* **PROMPT**:
Retype the material from the line containing "Which mating system" through the line containing "Best Tires For Jeep Grand Cherokee Limited", keeping each line identical to the original.

* **TASK DATA**:
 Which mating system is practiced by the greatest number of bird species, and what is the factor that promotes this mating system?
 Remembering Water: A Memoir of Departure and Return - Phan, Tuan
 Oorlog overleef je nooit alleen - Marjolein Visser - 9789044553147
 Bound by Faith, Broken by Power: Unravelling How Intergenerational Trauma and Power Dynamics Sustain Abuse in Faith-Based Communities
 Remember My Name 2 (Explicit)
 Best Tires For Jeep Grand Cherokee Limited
---
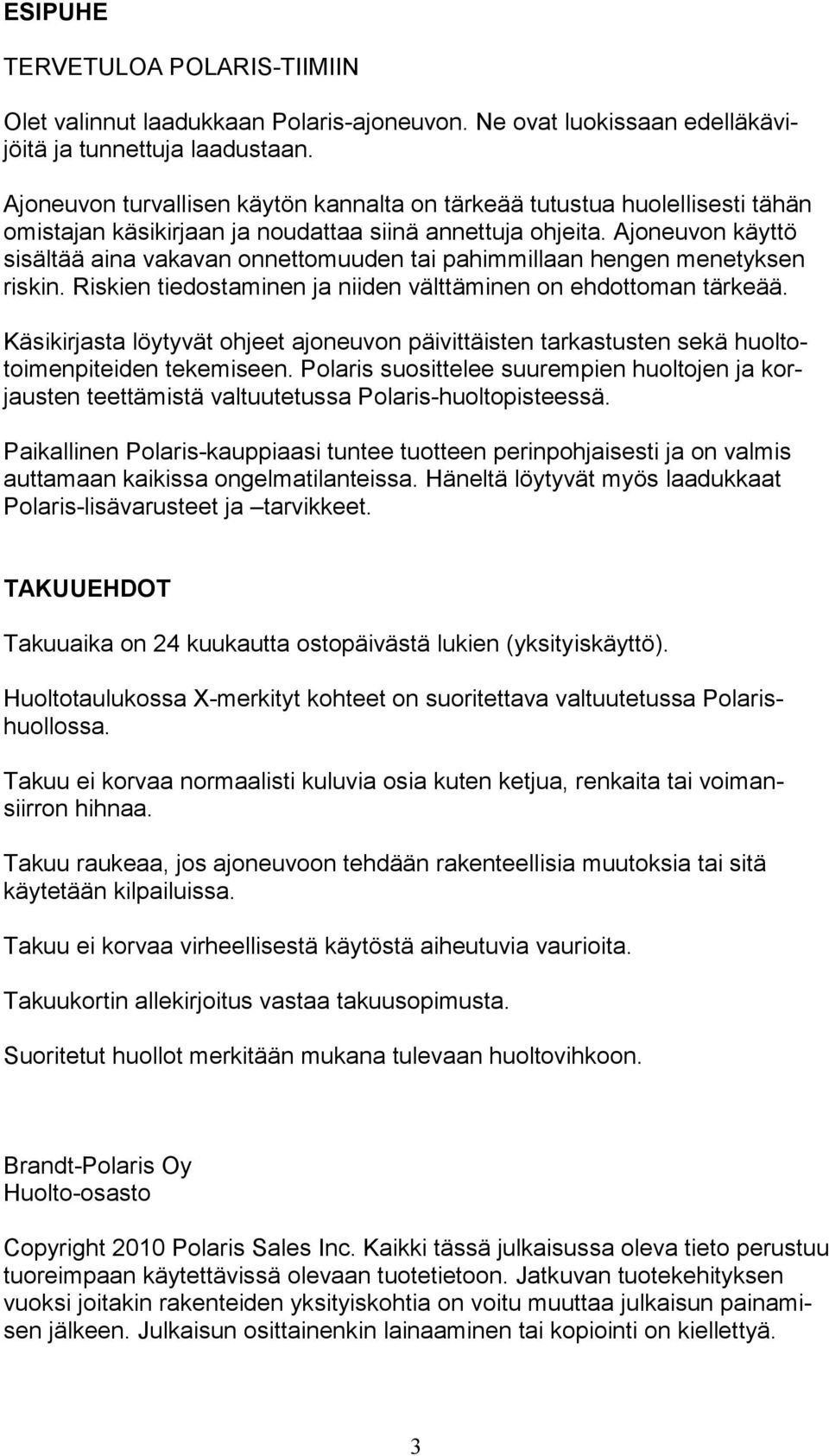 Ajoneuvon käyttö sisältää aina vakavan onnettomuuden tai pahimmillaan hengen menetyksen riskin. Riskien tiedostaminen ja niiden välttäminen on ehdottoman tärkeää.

* **RESPONSE TO THE EXERCISE**:
 Which mating system is practiced by the greatest number of bird species, and what is the factor that promotes this mating system?
 Remembering Water: A Memoir of Departure and Return - Phan, Tuan
 Oorlog overleef je nooit alleen - Marjolein Visser - 9789044553147
 Bound by Faith, Broken by Power: Unravelling How Intergenerational Trauma and Power Dynamics Sustain Abuse in Faith-Based Communities
 Remember My Name 2 (Explicit)
 Best Tires For Jeep Grand Cherokee Limited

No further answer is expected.